**Requirement**
Look through the listing below and write out exactly the lines from the line with "United States, site lebec_CA-19." to the line with "[citizen-science consensus label]", both included, and no others.
=== Data section ===
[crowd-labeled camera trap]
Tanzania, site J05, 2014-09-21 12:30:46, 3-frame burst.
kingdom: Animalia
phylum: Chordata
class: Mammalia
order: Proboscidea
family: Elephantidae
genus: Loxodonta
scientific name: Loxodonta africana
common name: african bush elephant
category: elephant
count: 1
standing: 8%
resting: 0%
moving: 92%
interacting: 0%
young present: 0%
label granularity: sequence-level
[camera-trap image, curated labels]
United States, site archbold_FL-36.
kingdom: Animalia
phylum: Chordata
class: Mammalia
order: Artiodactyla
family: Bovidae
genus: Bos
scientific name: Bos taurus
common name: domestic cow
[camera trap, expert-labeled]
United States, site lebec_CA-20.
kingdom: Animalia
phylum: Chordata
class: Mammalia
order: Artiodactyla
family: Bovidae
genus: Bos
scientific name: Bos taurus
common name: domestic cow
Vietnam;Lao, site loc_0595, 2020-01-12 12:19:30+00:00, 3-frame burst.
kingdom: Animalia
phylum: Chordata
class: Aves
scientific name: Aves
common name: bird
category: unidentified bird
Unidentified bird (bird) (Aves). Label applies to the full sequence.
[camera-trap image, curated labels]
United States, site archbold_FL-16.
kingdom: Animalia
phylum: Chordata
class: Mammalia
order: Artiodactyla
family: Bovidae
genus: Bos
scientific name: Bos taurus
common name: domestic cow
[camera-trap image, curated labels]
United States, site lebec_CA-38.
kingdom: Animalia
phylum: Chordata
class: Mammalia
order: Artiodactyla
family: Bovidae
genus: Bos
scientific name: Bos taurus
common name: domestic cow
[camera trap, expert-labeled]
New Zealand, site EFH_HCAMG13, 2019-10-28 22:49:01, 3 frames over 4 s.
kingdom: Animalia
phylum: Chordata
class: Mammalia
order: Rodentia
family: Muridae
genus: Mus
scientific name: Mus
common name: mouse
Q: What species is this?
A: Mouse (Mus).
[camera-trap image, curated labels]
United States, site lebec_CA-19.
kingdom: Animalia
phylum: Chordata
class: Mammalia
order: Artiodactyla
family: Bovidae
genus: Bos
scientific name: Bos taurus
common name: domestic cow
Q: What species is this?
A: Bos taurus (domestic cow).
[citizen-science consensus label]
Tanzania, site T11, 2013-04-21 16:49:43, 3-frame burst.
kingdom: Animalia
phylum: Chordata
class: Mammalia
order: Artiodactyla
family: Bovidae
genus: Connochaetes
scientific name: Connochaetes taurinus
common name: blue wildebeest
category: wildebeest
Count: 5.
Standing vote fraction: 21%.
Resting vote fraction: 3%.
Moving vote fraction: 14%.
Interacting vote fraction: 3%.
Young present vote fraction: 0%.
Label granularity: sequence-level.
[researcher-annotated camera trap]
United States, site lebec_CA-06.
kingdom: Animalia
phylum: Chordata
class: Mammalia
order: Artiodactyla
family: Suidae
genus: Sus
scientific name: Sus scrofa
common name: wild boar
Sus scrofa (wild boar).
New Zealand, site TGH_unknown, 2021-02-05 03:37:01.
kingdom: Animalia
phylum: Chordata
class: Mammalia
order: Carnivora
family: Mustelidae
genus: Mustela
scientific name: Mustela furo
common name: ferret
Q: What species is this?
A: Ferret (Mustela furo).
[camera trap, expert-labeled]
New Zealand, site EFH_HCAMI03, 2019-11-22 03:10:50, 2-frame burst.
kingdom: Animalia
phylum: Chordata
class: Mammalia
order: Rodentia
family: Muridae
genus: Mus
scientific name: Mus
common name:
===
**Output of the task**
United States, site lebec_CA-19.
kingdom: Animalia
phylum: Chordata
class: Mammalia
order: Artiodactyla
family: Bovidae
genus: Bos
scientific name: Bos taurus
common name: domestic cow
Q: What species is this?
A: Bos taurus (domestic cow).
[citizen-science consensus label]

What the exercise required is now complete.